I couldn't get the matchup I wanted, and was forced back to the perimeter. Time was running out. I took a pass, figuring I would just take the ball to The Paint myself. Tom looked me in the eye.

Before the scrimmage, he had nervously sparked a conversation. "What happens if you make the team?" he asked.

I looked at him as if he'd stolen my participation trophies.

If?

Though I hadn't scored during my brief minutes on the floor -- and my opponent had sneaked in six points -- making the team was a given. Cotton himself had said he was looking for post players. As long as the Cougars had room under the salary cap -- they pay players like 50 bucks a game; obviously, I would need more -- it wouldn't be long until I was officially a Cougar. Hell, I half-expected Cotton to stop the damn scrimmage to announce it.

He didn't, probably for logistical reasons.
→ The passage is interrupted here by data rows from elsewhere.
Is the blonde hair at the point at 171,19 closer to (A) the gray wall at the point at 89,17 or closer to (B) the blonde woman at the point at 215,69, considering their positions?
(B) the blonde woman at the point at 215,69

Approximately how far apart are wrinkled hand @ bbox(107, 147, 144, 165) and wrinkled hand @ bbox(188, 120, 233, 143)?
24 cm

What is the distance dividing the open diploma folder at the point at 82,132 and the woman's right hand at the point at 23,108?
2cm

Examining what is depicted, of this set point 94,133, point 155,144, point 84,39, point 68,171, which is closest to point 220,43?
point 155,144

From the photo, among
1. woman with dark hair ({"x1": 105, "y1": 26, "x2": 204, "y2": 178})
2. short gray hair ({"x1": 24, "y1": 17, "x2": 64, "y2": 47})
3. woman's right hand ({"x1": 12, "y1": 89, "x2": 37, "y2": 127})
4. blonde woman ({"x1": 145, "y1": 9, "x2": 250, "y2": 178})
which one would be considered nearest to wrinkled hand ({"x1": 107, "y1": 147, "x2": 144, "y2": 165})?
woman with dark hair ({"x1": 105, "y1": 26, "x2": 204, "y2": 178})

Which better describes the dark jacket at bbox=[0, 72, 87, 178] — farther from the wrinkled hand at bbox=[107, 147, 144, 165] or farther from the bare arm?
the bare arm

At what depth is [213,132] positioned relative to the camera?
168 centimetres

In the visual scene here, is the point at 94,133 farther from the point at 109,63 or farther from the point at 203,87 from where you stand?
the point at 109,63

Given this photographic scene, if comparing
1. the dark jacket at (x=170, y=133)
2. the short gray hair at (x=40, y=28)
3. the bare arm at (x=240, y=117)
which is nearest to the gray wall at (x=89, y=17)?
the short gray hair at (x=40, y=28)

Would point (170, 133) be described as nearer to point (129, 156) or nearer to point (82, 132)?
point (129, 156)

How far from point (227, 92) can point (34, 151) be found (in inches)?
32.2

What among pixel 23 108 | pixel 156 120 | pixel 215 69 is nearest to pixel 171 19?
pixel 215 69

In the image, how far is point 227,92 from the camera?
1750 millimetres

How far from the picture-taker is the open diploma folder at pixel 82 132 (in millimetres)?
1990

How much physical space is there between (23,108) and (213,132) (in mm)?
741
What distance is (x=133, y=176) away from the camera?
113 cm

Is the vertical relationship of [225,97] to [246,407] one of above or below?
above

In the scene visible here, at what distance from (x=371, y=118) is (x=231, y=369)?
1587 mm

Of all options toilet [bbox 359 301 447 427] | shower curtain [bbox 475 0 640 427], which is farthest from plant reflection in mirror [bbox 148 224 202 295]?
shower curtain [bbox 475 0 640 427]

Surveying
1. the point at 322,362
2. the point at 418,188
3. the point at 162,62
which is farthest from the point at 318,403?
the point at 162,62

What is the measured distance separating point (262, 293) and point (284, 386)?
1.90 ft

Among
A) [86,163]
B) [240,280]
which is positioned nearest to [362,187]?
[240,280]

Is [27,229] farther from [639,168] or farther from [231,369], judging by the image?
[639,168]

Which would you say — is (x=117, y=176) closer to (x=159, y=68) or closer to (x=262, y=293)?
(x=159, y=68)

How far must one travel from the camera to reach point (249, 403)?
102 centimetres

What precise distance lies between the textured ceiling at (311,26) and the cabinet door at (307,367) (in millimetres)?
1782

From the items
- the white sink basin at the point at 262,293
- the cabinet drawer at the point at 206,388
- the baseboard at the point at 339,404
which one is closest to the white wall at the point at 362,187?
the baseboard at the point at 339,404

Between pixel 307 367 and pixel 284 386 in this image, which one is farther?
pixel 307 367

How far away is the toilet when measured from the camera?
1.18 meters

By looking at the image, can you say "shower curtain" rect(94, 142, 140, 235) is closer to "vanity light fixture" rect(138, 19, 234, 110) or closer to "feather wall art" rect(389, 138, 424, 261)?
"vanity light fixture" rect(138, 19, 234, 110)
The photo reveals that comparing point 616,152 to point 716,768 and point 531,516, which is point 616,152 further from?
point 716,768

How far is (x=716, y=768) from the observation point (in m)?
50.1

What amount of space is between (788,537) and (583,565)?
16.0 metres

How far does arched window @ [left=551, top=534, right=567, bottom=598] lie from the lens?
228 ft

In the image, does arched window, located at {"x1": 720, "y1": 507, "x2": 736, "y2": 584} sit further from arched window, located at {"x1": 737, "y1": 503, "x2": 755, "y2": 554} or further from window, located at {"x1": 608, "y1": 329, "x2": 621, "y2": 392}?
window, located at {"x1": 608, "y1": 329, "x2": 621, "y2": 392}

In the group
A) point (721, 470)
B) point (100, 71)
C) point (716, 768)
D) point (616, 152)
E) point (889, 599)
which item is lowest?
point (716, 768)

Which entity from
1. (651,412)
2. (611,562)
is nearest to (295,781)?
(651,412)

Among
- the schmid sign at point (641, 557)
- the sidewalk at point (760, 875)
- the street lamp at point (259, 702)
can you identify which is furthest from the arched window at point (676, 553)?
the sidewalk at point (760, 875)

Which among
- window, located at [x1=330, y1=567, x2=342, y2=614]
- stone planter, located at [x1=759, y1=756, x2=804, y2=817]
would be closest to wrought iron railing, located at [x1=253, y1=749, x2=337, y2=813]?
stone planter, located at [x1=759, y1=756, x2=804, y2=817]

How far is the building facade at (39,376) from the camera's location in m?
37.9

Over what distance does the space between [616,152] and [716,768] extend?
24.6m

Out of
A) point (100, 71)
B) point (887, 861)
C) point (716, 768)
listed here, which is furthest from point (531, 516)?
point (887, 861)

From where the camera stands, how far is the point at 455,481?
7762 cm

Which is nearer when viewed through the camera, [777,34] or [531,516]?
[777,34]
We kept playing.

I lobbed the ball high and soft right for Tom, hoping one last bucket would boost his visibly waning confidence. But another trick play was on, and Tom's man somehow ran around him and stole my perfect pass. The scrimmage ended shortly after, my team suffering what must have been an embarrassing defeat for them.


The message was clear: "I'll get with the guys we're going to bring back to camp." That's what Cotton said after the tryout. I knew he'd be calling soon to talk contract, jersey number, company cars, and the like.

Some of the players -- Tom, Shane, and others -- waited around after the tryout, bullshitting with Cotton about camping or something. But I knew not to bother a man whose mind was made up. So I headed to Wendy's.

That was a few weeks back. I still haven't heard from him, but I'm not worried. Training camp doesn't start until Friday. There's plenty of time, and my ringer's turned all the way up.